Ever Wonder Why Weather Forecasts are Inaccurate?
Excerpt from Valley 101: Great Big Book of Life, a collection of Clay Thompson’s columns for The Arizona Republic. (Originally published March 4, 2004.)
Q: Why are weather forecasts still so inaccurate? We often hear a storm “just snuck in” or a predicted storm “just fell apart.” We’re talking about storms here, big things many miles high and wide, driven by lows and highs that are hundreds of miles across, steered by huge jet streams that don’t make sudden turns.We’ve got a bunch of the world’s biggest computers, thousands of monitoring stations, hundreds of trained meteorologists, and multiple competing forecasting services. So why do they so often get things wrong?
A: Hey there, Mr. Grumpypants. What’s eating you? We are living in paradise and in the very best time of the year in paradise, and I just got two nice shirts on sale, and you’re all crabby. Gee whiz.
OK, sometimes the weather forecasts are not perfect, but then what is? If things — the weather, baked goods, elections, love — always turned out just as expected, what would be the fun of that?
And I think you have sort of answered your own question. The weather is miles high and miles wide with fronts and systems and temperatures and jet streams and all that other stuff going on. In other words, there are a gazillion variables involved, even in fairly short-term forecasts. And the variables aren’t all great whopping big things. The forecast you hear or read for the Valley may not necessarily take into consideration that big asphalt parking lot down the street or a grassy park around the corner or just how the wind happens to hit your palm tree. All those things make a difference in your own personal weather.

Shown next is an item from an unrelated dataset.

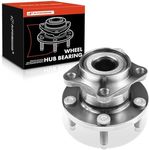 A-Premium Rear Wheel Bearing and Hu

And then there is the chaos factor, that business about how a butterfly flapping its wings in Rangoon could affect how much sunlight falls on a sleeping dog’s rear end in Mesa.

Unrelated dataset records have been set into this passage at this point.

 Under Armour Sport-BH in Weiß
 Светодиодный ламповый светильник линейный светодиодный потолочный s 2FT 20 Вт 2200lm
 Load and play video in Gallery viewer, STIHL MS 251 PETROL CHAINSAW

If you actually kept track, I bet you’d find that forecasts, especially short-term outlooks, are pretty much accurate. So when the unexpected does happen, it seems even more unexpected and more like a big deal than it really is.
So take off those wingtips of crabbiness, buster, and put on the flip-flops of happiness. The weather, like life, is full of surprises. That’s why it’s so interesting.